WHAT IS REQUIRED:
Where the records below show the word "frames" in a line, please copy that line.

DATA SHOWN:
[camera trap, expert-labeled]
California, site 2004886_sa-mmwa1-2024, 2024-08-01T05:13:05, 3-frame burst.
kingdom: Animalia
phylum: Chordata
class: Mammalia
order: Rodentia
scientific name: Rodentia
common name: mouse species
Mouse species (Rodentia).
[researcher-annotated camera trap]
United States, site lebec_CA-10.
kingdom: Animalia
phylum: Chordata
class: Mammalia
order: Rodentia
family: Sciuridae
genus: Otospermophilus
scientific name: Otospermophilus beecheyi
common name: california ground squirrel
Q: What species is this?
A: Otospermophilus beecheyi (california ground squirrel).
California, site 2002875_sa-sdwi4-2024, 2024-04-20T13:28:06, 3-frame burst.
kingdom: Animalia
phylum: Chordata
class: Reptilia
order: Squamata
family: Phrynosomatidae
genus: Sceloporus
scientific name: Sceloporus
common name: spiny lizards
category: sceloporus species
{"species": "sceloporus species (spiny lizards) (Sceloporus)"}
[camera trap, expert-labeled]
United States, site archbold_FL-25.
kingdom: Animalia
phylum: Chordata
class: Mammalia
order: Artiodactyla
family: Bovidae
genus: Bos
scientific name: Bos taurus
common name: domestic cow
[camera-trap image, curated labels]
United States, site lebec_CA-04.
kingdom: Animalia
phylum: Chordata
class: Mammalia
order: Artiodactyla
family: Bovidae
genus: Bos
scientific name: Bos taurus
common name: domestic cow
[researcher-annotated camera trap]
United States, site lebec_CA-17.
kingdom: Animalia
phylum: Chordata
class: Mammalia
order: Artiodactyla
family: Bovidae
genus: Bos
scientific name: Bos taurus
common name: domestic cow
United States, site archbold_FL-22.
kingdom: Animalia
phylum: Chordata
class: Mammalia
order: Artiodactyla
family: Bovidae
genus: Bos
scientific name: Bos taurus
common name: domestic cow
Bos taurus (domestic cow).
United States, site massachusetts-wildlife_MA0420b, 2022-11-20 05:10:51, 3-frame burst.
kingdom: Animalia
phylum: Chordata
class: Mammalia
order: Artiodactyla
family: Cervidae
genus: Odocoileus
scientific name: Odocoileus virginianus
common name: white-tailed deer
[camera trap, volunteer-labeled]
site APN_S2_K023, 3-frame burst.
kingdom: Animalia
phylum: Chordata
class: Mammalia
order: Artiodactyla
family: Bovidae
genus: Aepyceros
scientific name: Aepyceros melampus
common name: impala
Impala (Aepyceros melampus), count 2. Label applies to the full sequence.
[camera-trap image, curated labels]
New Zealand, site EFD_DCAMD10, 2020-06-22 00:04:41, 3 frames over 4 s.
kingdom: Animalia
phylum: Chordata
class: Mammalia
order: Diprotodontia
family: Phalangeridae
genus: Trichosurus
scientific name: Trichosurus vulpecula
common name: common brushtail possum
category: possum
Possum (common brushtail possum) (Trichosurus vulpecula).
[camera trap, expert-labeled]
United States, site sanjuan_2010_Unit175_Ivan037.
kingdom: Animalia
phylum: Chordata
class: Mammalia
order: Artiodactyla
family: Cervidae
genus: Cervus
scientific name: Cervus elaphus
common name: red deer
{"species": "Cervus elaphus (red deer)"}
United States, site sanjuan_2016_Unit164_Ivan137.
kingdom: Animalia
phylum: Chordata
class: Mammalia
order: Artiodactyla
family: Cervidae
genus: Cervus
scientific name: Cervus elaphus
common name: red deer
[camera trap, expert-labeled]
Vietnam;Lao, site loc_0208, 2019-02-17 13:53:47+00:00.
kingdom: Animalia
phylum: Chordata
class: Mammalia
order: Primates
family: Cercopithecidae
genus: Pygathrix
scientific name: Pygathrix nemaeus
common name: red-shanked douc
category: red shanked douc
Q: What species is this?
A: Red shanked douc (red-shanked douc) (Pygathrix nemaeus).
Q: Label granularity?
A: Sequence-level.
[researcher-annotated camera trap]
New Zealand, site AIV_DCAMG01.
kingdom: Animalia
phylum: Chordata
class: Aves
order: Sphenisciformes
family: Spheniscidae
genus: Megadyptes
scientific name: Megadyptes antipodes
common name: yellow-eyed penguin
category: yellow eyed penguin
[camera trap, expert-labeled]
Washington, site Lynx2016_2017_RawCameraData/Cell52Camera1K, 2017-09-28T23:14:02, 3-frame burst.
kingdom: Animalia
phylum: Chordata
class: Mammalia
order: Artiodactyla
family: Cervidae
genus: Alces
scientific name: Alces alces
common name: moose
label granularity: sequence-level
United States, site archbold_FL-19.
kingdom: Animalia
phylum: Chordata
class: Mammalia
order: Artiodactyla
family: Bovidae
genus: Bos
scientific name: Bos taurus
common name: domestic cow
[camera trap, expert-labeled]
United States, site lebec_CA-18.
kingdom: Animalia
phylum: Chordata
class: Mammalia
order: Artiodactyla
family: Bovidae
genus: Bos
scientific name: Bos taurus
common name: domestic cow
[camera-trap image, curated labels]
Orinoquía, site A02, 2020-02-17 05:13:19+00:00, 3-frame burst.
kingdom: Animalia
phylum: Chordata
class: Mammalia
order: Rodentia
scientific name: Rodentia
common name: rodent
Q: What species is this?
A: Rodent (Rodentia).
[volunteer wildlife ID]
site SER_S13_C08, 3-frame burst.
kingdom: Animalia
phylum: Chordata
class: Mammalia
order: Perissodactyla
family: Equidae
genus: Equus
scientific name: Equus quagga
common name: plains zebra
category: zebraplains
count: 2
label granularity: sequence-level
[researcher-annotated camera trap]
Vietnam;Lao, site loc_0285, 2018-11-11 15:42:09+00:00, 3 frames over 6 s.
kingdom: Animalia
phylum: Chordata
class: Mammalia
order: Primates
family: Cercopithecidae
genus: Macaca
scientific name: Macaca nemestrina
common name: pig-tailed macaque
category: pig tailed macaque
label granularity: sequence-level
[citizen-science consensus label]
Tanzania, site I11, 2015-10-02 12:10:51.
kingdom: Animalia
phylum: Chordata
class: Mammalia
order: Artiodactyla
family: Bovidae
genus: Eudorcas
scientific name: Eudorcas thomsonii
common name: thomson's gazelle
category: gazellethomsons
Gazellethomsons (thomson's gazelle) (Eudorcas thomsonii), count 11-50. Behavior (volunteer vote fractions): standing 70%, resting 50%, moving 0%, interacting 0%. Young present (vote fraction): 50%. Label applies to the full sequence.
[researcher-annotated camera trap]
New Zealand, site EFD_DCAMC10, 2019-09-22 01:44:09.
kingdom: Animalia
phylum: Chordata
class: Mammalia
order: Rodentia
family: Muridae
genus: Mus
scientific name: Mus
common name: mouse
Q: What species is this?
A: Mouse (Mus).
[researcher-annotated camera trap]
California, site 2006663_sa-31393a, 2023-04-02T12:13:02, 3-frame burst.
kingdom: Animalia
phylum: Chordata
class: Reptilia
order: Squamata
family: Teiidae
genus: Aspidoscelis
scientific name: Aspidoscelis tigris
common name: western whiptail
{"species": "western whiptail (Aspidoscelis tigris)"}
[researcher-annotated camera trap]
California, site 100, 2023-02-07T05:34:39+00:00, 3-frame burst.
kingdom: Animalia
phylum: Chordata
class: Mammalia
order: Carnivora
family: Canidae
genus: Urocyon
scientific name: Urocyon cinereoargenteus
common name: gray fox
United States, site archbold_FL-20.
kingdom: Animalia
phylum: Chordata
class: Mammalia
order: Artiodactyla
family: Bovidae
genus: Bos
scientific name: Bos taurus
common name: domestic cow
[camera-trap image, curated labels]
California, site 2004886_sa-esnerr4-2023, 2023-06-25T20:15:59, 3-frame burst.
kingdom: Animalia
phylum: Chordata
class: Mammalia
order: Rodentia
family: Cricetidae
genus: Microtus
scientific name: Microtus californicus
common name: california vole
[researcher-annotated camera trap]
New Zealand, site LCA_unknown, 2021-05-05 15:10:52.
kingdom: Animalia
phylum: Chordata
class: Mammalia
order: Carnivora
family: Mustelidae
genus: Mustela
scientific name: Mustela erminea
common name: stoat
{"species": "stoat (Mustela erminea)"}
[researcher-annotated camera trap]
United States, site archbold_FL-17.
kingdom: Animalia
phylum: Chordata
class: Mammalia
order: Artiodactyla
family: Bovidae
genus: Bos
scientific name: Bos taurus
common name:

EXPECTED OUTPUT:
New Zealand, site EFD_DCAMD10, 2020-06-22 00:04:41, 3 frames over 4 s.
Vietnam;Lao, site loc_0285, 2018-11-11 15:42:09+00:00, 3 frames over 6 s.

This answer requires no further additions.